Hire a driver or book a taxi through your hotel. Take an auto rickshaw (tuk-tuk) for short trips, but carry small bills because drivers may claim they can’t make change.
WHERE TO STAY
Hotel Arya Niwas, Sansar Chandra Road, behind Amber Tower, Jaipur. Family-run hotel in a renovated haveli, or mansion, about three miles from City Palace. Doubles from $38, including breakfast.
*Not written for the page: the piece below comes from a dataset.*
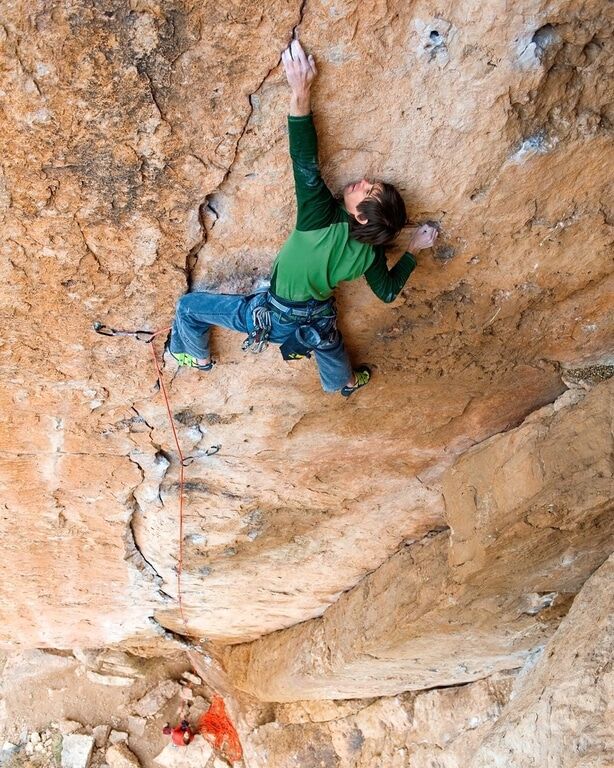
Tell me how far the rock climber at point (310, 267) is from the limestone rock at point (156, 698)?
4.90 meters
Hotel Diggi Palace, Diggi House, Shivaji Marg, C-Scheme, Jaipur. Doubles from $92. Palace of the Diggi family transformed into one of the Heritage Hotels of India.
Rambagh Palace, Bhawani Singh Road, Jaipur. Former palace of Maharajah Sawai Man Singh II. Doubles from $663.
WHERE TO EAT
Baradari Mahal at Diggi Palace, Diggi House, Shivaji Marg, C-Scheme, Jaipur. Rajasthani and continental fare served in a pillared pavilion; terrace seating overlooks lawn and courtyard. Mains about $15 per person.
LMB, LMB Hotel, Johari Bazar; Jaipur. Vegetarian restaurant and sweet shop inside the Pink City, offering a variety of ethnic cuisines. Mains $3 to $9.
Copper Chimney, Hotel Mayaa Mansion, M.I. Road, Jaipur. Continental and Indian dishes; mains $7.50 to $9.